I look at it as a perfect urban childhood. The innocence of a care-free home life tempered with a more gritty reality at school. Where else could you hope to experience both bodysurfing and drive-bys in one lifetime?

I miss greater Los Angeles (I live in the Bay Area) but really couldn’t imagine living in that neighborhood again. I think that the isolation keeps it less interesting. I still visit my parents often and that place will always seem like home to me.

ageless6, like you, I grew up in Ohio(Dayton, in fact). I moved out as soon as I realized I was free to leave. I live in Los Angeles and I would not consider moving back to Ohio. I would’nt even visit(mostly because of the heinous weather). Hell, I don’t need to. I’ve met more Ohioans in L.A. than I did when I lived in Ohio.

I’m told that I wouldn’t recognize the place now, anyway. Nothing stays like it was in our memories.

I could never live in LA (lower Alabama) again. I tried to go back a few years ago and found that not one thing changed.
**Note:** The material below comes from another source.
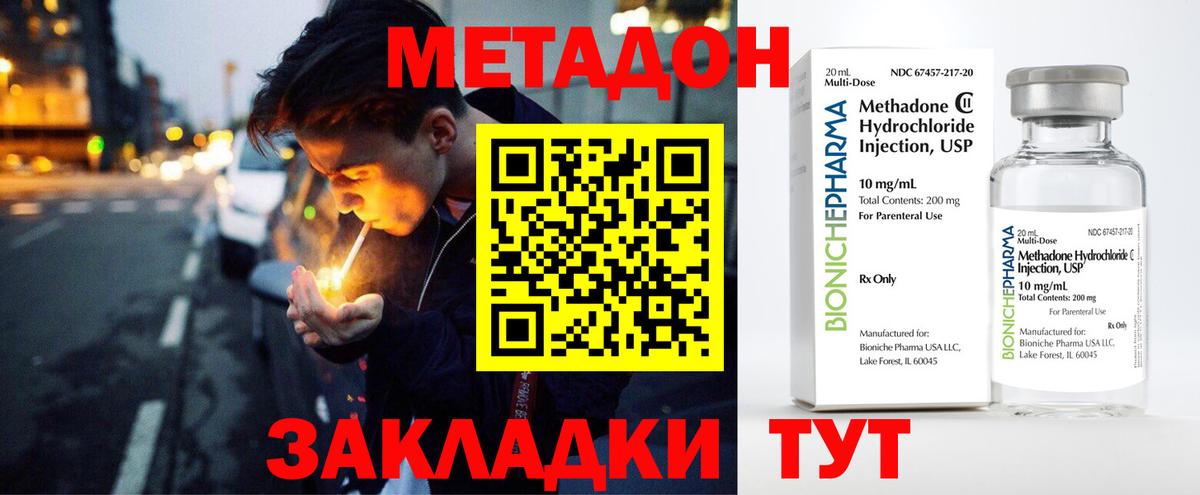 МЕТАДОН methadone Медногорск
We moved from AL my freshman year of high school (to No. VA) I was and still am a little to country for DC, only now I’m to “citified” for Alabama. When I went home to look into moving back I discovered that the bible belt was no longer somewhere I could fit in. I don’t go to church, and “oh my god your 28 and still not married!!!”
All my school friends got married fresh out of high school, started having kids right away and look at me as if I am some sort of Jezebel for being single, for having a career, for not being a good, church going, bible-thumping, baby making, proper southern girl. But I do get very nostalgic for those simpler, childhood pleasures.